On June 21, 2019, the government first imposed restrictions on mobile internet communications in nine townships: Buthidaung, Kyauktaw, Maungdaw, Minbya, Mrauk-U, Myebo, Ponnangyun, and Rathedaun townships in Rakhine State and Paletwa Township in Chin State. On September 1, the government lifted restrictions in Buthidaung, Maungdaw, Myebon, Paletwa, and Rathedaung townships. On February 3, the government ordered the reinstatement of the restrictions in those five townships.
In the joint statement published today, Fortify Rights and 28 organizations—including several Rakhine- and Rohingya-led organizations, Robert F. Kennedy Human Rights, Human Rights Watch, Amnesty International, and Article 19—called on the Myanmar government to “restore internet access” and “repeal Section 77 of the Telecommunications Law.”
The 2013 Telecommunications Law permits the suspension of internet services “when an emergency situation arises” and “for public interest.” The telecommunications provider Telenor Group wrote in a statement that the Myanmar Ministry of Transport and Communications said the new shutdown took place because of “security requirement and public interest.”

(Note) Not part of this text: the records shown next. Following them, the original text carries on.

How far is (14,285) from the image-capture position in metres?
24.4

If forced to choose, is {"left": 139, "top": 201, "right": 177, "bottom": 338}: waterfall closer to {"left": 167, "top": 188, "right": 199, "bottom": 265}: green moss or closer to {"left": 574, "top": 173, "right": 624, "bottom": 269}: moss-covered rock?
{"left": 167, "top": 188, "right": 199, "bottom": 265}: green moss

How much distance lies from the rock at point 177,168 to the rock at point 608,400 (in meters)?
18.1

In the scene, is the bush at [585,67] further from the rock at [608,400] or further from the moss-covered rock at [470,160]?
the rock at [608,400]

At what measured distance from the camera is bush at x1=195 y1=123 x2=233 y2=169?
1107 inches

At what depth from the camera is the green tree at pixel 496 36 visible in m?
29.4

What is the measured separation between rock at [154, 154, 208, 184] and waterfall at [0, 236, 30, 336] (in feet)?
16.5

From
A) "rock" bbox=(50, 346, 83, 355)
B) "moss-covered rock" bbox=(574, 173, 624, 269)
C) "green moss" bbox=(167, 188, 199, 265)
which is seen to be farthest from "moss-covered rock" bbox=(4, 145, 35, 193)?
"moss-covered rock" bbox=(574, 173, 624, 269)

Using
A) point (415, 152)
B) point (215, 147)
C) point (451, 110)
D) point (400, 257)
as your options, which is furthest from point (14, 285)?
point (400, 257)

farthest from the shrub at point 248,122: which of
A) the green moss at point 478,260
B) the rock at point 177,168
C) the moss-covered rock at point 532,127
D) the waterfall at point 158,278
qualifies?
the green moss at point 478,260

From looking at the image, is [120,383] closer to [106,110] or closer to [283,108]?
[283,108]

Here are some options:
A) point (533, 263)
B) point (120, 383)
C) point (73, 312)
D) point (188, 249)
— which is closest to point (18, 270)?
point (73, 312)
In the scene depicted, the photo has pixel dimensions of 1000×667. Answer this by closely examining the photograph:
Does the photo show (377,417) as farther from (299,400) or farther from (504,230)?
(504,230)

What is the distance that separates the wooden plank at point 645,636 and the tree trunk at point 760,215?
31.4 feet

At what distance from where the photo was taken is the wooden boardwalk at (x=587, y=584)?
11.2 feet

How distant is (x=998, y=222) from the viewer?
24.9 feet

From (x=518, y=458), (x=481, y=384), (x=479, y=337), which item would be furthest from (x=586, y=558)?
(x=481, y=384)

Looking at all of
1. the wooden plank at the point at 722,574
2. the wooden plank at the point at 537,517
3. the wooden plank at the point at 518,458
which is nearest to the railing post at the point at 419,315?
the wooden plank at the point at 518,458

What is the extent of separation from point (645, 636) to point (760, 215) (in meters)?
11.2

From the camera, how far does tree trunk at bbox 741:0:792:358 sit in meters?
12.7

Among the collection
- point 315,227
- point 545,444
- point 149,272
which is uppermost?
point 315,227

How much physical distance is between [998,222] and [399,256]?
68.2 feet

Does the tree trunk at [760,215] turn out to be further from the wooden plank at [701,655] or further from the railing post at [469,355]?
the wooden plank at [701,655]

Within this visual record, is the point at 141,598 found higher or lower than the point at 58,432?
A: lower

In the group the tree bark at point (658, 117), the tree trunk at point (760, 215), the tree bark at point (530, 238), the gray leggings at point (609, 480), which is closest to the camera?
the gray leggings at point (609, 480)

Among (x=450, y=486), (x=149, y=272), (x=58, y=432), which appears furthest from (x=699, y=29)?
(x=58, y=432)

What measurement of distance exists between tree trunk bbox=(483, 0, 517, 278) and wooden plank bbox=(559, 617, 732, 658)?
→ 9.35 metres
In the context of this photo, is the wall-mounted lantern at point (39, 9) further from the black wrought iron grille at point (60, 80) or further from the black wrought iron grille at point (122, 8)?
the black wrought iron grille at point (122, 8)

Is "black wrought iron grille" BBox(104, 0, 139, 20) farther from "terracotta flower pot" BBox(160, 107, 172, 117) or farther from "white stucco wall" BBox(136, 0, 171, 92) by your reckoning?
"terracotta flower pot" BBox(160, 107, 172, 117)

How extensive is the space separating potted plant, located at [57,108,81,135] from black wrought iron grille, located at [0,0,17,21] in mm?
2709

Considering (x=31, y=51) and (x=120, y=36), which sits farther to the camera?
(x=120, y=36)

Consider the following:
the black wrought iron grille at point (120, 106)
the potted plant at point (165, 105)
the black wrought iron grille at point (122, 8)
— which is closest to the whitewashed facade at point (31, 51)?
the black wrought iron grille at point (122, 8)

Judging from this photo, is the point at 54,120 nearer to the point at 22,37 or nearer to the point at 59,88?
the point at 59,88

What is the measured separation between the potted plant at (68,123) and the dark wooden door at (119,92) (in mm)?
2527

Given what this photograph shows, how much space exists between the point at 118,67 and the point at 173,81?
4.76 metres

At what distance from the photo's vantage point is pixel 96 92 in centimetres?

The statement also calls on the Government of Myanmar to “release publicly the justification for the internet shutdown and all information related to the process by which these restrictions were imposed.”
The Myanmar military and Arakan Army (AA) have engaged in armed conflict in Rakhine State since 2015. Clashes between the Myanmar military and AA displaced thousands of civilians in Rakhine State since January 2019.
Aung Thaung Shwe, a Rakhine lawmaker from Buthidaung Township in Myanmar, told media in February 2020 that the “military has been conducting clearance operations” and “now, internet services are shut down.”
In July 2019, Fortify Rights documented how the internet shutdown in Rakhine State disproportionately affects the protection of civilians through the disruption of aid delivery. Furthermore, since September 1, 2019, the Government of Bangladesh has also put in place restrictions on mobile internet communications and authorities have confiscated SIM cards and cell phones from Rohingya refugees in Cox’s Bazar District, Bangladesh.
In July 2018, Fortify Rights published a 160-page report detailing how Myanmar authorities made “extensive and systematic preparations” for attacks against Rohingya civilians in 2017 that constituted genocide and crimes against humanity. Fortify Rights named 22 military and police officials who should be investigated and possibly prosecuted for genocide and crimes against humanity.
Up to 596,000 Rohingya remain in Rakhine State today and are subject to ongoing government persecution and violence. In September 2019, Fortify Rights published a 102-page report exposing how Myanmar authorities forced and coerced Rohingya to accept National Verification Cards, which effectively identify Rohingya as “foreigners,” strip them of access to full citizenship rights, and systematically erase their ethnic identity.
On January 23, the International Court of Justice (ICJ) ordered Myanmar to comply with several “provisional measures” to protect Rohingya rights and preserve evidence relating to an ongoing case against Myanmar for genocide.
On February 3, the AA published a statement online declaring that it would release evidence of mass graves of Muslims killed and buried by Myanmar armed forces in Rakhine State. The same day, the government cut internet access.
“The ICJ ordered the government to preserve potential evidence of genocide, and the internet blackout raises questions about its commitment to honoring the court’s ruling,” said Matthew Smith. “The government should work with the international community to hold preparators of atrocities accountable and provide human rights monitors unfettered access to affected communities.”